— Start of Quoted text —
Why doesn't diagonalization require taking a limit?

Question

When we quantify infinite sums, we do so by taking the limit as $i$ goes to infinity. For example, we look at $\lim_{n\rightarrow \infty}\sum_{n\in \mathbb{N}}n$, and then we say that this diverges and does not have a sum.

When we do diagonalization, we iterate over an infinite list while indexing each list item by a natural number, and then talk about the result. Why can we do this instead of having to invoke limits?

In the same way, would it be fine to assign a value to $\sum_{n\in \mathbb{N}}n$ with the value being an infinite sequence?

Answer 1

Some diagonalization arguments might require limits to be able to nail down all the details (e.g. if they involve an infinite sum, or an infinite decimal expansion, which is formally just an infinite convergent sum of a certain kind), but they do not require limits in general.
— End of Quoted text —
Please carry on the thread about diagonalization and limits from the point where it stops. The items have no connection to the thread on diagonalization and limits.
— Start of Data —
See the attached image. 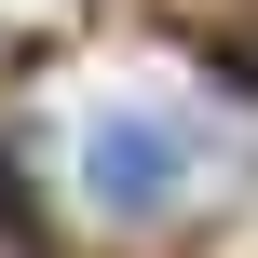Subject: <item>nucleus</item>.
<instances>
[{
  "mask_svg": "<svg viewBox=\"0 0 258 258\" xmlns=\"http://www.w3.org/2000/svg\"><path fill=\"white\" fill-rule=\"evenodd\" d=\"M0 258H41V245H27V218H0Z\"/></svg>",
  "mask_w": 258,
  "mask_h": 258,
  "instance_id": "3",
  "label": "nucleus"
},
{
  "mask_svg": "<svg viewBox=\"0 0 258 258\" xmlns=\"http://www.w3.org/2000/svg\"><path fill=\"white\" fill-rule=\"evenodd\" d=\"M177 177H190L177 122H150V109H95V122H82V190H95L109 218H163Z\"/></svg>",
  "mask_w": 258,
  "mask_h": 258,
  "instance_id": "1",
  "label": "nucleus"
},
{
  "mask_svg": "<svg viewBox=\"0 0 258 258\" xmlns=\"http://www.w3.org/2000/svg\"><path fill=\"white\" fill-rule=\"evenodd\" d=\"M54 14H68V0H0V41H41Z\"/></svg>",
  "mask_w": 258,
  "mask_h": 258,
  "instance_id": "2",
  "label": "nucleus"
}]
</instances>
— End of Data —
— Start of Data —
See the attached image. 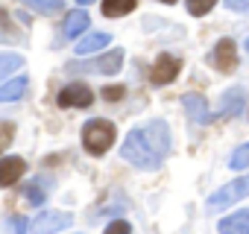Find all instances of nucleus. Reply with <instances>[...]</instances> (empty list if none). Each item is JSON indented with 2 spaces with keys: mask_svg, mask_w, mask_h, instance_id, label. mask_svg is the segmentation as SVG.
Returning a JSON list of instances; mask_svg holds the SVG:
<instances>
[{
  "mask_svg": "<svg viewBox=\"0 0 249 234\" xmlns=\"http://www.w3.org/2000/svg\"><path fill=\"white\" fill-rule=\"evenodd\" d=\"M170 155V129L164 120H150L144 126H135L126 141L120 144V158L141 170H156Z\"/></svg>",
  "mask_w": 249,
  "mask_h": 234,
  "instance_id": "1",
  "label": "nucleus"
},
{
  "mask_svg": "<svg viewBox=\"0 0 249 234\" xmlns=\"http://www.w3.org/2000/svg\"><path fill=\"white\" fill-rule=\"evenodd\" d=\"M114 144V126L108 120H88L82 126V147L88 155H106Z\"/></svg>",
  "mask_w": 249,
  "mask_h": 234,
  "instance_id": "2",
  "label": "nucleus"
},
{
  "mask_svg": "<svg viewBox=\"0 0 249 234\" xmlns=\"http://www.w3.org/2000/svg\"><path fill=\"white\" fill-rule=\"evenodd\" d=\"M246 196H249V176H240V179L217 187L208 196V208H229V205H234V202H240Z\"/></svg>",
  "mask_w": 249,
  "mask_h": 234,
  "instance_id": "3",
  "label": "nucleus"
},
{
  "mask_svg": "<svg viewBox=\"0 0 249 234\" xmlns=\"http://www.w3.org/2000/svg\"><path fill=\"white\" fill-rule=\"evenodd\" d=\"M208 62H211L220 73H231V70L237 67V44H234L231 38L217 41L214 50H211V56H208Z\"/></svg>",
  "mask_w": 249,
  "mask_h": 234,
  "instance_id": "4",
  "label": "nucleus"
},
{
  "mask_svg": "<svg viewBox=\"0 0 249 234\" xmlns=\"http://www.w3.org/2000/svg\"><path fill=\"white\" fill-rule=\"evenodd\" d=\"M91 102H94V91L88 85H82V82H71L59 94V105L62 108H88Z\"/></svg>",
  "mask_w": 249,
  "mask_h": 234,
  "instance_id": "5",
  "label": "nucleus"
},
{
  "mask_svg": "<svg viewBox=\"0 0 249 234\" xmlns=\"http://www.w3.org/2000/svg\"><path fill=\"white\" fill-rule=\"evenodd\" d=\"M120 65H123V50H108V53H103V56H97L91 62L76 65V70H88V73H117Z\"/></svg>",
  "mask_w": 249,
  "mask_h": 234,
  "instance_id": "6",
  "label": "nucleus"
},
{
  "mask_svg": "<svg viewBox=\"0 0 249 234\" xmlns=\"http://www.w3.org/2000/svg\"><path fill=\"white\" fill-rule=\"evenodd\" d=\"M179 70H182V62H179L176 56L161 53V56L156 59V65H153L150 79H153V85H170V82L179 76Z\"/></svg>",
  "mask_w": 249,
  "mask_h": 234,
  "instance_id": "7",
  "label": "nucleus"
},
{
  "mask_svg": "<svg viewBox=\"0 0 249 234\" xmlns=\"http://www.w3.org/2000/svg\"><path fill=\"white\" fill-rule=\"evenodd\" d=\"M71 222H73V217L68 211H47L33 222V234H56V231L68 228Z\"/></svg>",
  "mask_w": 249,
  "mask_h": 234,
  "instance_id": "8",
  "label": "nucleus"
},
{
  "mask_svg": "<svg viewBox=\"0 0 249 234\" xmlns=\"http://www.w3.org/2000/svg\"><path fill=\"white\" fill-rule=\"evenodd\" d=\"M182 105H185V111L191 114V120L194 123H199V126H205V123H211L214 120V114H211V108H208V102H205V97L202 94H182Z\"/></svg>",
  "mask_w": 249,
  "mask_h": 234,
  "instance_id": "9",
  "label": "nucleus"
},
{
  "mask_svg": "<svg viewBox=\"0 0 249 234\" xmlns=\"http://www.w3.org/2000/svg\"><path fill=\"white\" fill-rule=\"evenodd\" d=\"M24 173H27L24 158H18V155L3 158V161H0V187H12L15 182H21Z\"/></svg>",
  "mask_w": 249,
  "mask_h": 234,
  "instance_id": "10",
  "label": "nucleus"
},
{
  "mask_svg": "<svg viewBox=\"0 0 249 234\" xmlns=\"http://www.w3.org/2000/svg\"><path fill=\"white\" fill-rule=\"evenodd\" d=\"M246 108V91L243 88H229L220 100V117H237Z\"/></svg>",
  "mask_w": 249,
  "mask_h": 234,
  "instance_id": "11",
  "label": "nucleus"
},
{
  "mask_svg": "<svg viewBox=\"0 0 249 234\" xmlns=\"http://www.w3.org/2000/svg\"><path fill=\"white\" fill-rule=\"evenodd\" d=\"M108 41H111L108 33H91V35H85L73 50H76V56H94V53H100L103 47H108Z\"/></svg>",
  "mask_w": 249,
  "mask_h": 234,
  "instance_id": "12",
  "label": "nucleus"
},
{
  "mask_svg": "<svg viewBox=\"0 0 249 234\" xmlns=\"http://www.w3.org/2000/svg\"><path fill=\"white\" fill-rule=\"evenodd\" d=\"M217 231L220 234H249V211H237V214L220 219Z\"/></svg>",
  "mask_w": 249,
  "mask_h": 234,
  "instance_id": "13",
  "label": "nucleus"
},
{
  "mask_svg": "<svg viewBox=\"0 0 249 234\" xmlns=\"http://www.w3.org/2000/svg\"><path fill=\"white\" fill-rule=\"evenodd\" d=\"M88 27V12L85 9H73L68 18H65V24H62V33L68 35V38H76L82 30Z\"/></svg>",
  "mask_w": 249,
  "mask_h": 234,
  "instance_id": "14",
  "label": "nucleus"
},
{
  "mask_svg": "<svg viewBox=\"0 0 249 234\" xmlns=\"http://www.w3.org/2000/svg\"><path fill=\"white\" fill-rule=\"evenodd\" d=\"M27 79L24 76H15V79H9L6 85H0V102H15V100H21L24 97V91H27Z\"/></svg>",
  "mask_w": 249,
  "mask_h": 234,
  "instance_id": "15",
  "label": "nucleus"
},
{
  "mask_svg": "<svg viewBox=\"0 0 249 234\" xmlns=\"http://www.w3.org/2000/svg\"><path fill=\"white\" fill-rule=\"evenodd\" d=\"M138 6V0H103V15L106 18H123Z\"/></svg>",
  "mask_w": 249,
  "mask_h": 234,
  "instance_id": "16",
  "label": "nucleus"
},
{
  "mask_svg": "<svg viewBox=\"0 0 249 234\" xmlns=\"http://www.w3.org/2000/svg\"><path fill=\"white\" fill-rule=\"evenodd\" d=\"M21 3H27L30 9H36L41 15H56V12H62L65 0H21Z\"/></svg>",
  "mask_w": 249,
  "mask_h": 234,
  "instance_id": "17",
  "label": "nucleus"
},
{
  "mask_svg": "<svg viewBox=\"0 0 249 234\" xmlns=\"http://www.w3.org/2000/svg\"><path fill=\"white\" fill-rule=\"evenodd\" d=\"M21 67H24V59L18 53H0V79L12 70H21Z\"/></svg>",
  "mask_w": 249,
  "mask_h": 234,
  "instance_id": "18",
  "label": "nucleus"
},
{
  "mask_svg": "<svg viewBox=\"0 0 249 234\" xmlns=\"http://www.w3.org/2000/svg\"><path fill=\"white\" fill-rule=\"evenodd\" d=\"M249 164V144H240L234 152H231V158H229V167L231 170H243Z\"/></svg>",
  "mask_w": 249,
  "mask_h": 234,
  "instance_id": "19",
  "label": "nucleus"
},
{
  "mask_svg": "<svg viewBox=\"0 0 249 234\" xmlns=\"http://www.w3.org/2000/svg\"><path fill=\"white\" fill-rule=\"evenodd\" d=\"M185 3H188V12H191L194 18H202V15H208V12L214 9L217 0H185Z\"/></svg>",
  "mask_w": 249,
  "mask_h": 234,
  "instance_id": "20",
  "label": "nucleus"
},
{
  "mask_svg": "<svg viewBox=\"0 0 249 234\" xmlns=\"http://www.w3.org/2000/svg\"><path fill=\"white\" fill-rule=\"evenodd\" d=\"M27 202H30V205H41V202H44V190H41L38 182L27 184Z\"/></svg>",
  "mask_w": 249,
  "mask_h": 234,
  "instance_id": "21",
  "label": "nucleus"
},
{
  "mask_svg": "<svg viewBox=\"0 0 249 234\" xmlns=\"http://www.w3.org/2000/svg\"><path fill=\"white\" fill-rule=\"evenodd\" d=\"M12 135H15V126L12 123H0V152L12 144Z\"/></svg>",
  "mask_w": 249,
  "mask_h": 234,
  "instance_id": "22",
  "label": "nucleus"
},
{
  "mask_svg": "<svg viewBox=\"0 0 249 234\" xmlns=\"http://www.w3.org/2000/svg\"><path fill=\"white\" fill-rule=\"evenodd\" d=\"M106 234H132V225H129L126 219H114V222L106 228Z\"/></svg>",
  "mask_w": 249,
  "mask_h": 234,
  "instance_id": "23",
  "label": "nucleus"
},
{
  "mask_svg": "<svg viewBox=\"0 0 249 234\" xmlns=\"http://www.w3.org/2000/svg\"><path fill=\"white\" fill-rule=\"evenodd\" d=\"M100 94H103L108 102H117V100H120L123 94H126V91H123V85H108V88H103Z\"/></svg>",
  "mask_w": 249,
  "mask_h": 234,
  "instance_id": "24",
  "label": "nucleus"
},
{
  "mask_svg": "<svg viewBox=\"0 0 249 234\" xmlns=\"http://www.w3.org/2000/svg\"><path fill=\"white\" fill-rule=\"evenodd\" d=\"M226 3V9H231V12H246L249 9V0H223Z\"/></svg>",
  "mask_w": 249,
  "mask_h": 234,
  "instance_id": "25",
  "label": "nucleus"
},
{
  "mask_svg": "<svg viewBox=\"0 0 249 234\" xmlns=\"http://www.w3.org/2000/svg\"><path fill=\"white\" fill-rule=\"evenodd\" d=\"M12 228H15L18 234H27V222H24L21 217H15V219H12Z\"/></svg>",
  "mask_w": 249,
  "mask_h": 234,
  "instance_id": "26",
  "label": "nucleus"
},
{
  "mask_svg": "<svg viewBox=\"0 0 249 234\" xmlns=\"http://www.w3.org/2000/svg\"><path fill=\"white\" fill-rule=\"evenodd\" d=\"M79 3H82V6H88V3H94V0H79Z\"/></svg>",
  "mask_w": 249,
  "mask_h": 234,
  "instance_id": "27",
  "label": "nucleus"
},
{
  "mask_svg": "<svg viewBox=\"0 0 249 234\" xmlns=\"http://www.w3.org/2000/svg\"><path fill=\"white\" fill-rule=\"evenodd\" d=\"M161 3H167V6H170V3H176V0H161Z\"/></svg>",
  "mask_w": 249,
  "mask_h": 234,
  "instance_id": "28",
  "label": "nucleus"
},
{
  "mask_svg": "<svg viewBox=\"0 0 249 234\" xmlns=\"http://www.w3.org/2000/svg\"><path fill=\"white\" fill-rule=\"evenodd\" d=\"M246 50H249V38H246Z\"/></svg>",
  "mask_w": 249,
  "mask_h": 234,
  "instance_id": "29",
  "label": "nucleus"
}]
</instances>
— End of Data —
> Reply
The most popular diagonalization argument proves that $|\mathbb{N}| \neq |\mathbb{R}|$. Depending on how you've seen this, resolving some of the details might end up requiring limits because of the nature of $\mathbb{R}$. So let's look at a decidely discrete example of diagonalization instead:

Theorem $|\mathbb{N}| \neq |\{0, 1\}^\mathbb{N}|$

We take $\{0, 1\}^\mathbb{N}$ to be the set of all infinite sequences of ones and zeros (you can also think of it as the function space $\mathbb{N} \to \{0,1\}$). So for example, we could have the sequences $a = (0, 1, 0, 1, 0, 1, 0, 1, \cdots)$ such that $a_{2i} = 0$ and $a_{2i+1} = 1$.

Since this is a diagonalization argument, we proceed via contradiction. We first assume that it's possible to enumerate all elements of $\{0, 1\}^\mathbb N$ via some function $f$, so that for all $i \geq 0$, $f(i)$ is an infinite sequence of 0s and 1s.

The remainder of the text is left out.